:: Text segment
Ø Database Users and User Interfaces
There are
four different types of database-system users, differentiated by the way they
expect to interact with the system. Different types of user interfaces have
been designed for the different types of users.
• Naive users:
Naïve users
are
unsophisticated users who interact with the system by invoking one of the
application programs.
For example, a bank teller who needs to transfer $50 from account A to
account B invokes a program called transfer. This program asks the teller for the amount of money to be
transferred, the account from which the money is to be transferred, and the
account to which the money is to be transferred.
The typical user interface for naive users is a forms interface, where
the user can fill in appropriate fields of the form. Naive users may also
simply read reports generated from the database.
• Application programmers:
Application programmers are computer professionals who write
application programs. Application programmers can choose from many tools to
develop user interfaces. Rapid application development (RAD) tools are
tools that enable an application programmer to construct forms and reports
without writing a program.
• Sophisticated users:
Sophisticated users interact with the system without
writing programs. Instead, they form their requests in a database query
language. They submit each such query to a query processor, whose
function is to break down DML statements into instructions that the storage manager understands.
::::
:: Available records
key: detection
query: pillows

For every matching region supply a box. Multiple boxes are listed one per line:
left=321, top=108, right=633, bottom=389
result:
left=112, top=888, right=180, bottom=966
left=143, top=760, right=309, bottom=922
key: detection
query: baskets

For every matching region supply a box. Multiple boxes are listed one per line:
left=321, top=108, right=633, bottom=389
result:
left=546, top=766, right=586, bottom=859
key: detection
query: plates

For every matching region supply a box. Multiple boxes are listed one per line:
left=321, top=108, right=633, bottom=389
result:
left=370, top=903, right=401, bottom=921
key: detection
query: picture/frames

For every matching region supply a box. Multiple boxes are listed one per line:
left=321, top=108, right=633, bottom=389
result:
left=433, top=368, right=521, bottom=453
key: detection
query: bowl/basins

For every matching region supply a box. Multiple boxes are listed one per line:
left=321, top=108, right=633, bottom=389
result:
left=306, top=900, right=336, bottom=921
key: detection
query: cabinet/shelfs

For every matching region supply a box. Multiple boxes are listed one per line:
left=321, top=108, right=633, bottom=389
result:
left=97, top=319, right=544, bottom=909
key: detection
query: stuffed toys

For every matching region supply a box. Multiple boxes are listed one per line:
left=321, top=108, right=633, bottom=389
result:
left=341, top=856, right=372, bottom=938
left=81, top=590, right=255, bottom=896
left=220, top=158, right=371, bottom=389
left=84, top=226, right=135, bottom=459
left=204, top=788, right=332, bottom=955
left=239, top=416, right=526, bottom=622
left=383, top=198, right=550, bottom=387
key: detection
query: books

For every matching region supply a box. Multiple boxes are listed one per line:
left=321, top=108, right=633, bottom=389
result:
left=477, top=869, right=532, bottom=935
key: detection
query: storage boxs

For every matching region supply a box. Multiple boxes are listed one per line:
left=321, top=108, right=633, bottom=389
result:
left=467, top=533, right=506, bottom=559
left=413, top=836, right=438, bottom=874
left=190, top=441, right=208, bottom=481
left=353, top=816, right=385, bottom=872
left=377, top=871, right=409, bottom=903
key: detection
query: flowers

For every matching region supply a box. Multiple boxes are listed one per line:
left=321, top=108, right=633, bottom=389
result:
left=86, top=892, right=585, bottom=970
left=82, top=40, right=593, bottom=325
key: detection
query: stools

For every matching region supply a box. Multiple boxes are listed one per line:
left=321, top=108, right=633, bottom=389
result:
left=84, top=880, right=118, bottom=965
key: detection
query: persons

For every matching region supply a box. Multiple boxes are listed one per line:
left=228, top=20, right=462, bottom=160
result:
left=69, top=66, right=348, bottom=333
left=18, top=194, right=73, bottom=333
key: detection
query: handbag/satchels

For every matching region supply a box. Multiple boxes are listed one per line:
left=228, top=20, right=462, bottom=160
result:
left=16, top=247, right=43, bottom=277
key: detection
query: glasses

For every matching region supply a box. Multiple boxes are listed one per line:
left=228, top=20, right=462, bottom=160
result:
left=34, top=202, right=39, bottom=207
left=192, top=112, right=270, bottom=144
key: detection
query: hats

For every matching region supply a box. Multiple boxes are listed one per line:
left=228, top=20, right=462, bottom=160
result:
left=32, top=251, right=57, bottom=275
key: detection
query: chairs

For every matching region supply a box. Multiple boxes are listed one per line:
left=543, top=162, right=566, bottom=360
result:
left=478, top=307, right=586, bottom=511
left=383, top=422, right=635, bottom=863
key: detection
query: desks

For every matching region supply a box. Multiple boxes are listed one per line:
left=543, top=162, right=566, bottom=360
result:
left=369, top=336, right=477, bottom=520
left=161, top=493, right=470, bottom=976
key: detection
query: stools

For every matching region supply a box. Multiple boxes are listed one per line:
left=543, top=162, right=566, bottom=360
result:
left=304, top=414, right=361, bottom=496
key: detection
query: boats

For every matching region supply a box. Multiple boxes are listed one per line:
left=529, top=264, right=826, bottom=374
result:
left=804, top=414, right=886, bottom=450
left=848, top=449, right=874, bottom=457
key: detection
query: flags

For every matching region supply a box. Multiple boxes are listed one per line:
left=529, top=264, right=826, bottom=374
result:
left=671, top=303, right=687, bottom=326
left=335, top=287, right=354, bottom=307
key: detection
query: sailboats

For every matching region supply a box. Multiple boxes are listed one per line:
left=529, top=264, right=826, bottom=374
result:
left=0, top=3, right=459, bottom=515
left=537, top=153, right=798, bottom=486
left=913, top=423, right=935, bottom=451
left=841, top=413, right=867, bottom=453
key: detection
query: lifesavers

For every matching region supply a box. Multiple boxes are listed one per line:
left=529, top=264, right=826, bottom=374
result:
::::
§ **Problem A**
In the passage on database users, what do rapid application development tools let an application programmer construct without writing a program?
§ **Problem B**
Please format the entries as a JSON list of strings, one string per line with blank lines left out, running from the first line of the entries through the line holding "left=306, top=900, right=336, bottom=921", inclusive.

§ **Written answer A**
Forms and reports.

§ **Written answer B**
[
  "key: detection",
  "query: pillows",
  "For every matching region supply a box. Multiple boxes are listed one per line:",
  "left=321, top=108, right=633, bottom=389",
  "result:",
  "left=112, top=888, right=180, bottom=966",
  "left=143, top=760, right=309, bottom=922",
  "key: detection",
  "query: baskets",
  "For every matching region supply a box. Multiple boxes are listed one per line:",
  "left=321, top=108, right=633, bottom=389",
  "result:",
  "left=546, top=766, right=586, bottom=859",
  "key: detection",
  "query: plates",
  "For every matching region supply a box. Multiple boxes are listed one per line:",
  "left=321, top=108, right=633, bottom=389",
  "result:",
  "left=370, top=903, right=401, bottom=921",
  "key: detection",
  "query: picture/frames",
  "For every matching region supply a box. Multiple boxes are listed one per line:",
  "left=321, top=108, right=633, bottom=389",
  "result:",
  "left=433, top=368, right=521, bottom=453",
  "key: detection",
  "query: bowl/basins",
  "For every matching region supply a box. Multiple boxes are listed one per line:",
  "left=321, top=108, right=633, bottom=389",
  "result:",
  "left=306, top=900, right=336, bottom=921"
]